Love, particularly early love, never lets us go completely…The Captives unfurls with both speed and authenticity hurling the reader deep into the mysteries of the human heart. — Darcey Steinke, author of Sister Golden Hair and Suicide Blonde
The Captives is a powerful novel, complex, dark, and enthralling. The story is riveting, all the way to the thrillingly twisted ending. Immergut’s brand of literary noir masterfully interweaves points of view, voices, and temporal shifts, with dialogue as sharp and clean as cut glass. Bravo! — Kate Christensen, National Book Award winning-author of The Great Man and Blue Plate Special
The weight of deception on an otherwise honorable being, and the strain of fearful events and discoveries is Debra Jo Immergut’s subject… The Captives is a compelling story of two disparate individuals, only one of whom believes that consolation is more important than truth. — Susanna Moore, author of In the Cut and The Life of Objects
Pair an Ian McEwan with Rebecca du Maurier and you know some of the pleasures of Immergut. The book will lure you to read quickly, sure, yet deeper metaphysical questions will linger. A smart, humanistic romantic, Immergut turns genre – a thriller set in a woman’s prison – inside out. The Captives’ characters are pure hunger. — Edie Meidav, Lannan Prize winning author of Kingdom of the Young and Lola, California
The Captives is psychologically astute and wise with equal doses of power and pain. Immergut mines the depths of the human psyche to reveal how weakness can turn into obsession and how a single misstep can send a life careening off course. — Ivy Pochoda, author of Visitation Street and Wonder Valley
This novel had me completely in its grip — I was pulled in as much by the believable, finely etched characters as by the unpredictable plot. A smart, artful, engrossing read that thrums with a kind of twisted elegance that hearkens back to old school classic noir films and draws you into its “thrall of dangerous love.” — Sharon Guskin, author of The Forgetting Time
And in Italian: MangiaLibre
THE STORY
As an inmate psychologist at a state prison, Frank Lundquist has had his fair share of surprises. But nothing could possibly prepare him for the day in which his high school object of desire, Miranda Greene, walks into his office for an appointment. Still reeling from the scandal that cost him his Manhattan private practice and landed him in his unglamorous job at Milford Basin Correctional Facility in the first place, Frank knows he has an ethical duty to reassign Miranda’s case. But Miranda is just as beguiling as ever, and he’s insatiably curious: how did a beautiful high school sprinter and the promising daughter of a congressman end up incarcerated for a shocking crime? Even more compelling: though Frank remembers every word Miranda ever spoke to him, she gives no indication of having any idea who he is.

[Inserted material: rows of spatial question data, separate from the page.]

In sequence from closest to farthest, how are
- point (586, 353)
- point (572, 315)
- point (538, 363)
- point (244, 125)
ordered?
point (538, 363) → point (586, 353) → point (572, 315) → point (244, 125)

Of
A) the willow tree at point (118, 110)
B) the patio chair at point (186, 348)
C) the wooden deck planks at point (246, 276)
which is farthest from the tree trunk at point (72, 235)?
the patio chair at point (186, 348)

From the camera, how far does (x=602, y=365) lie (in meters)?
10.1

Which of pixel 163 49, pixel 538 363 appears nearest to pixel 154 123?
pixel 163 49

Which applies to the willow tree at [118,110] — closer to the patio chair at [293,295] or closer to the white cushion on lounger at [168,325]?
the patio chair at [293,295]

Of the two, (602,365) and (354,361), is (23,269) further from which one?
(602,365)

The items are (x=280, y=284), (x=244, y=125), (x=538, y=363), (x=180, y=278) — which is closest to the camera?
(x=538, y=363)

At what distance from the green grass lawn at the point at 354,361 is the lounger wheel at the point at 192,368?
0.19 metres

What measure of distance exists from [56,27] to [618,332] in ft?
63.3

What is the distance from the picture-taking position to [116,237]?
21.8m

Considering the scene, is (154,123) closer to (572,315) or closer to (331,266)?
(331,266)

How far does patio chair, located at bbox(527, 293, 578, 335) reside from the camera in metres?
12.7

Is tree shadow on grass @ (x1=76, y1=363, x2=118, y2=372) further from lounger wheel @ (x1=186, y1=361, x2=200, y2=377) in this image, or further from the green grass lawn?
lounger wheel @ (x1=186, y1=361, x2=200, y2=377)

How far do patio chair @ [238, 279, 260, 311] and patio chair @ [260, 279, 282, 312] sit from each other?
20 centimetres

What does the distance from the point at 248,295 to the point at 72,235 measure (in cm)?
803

Inside the prison walls, Miranda is desperate and despairing, haunted by memories of a childhood tragedy, grappling with a family legacy of dodgy moral and political choices, and still trying to unwind the disastrous love that led to her downfall. And yet she is also grittily determined to retain some control over her fate. Frank quickly becomes a potent hope for her absolution—and maybe even her escape.
Propulsive and psychologically astute, The Captives is an intimate and gripping meditation on freedom and risk, male and female power, and the urges toward both corruption and redemption that dwell in us all.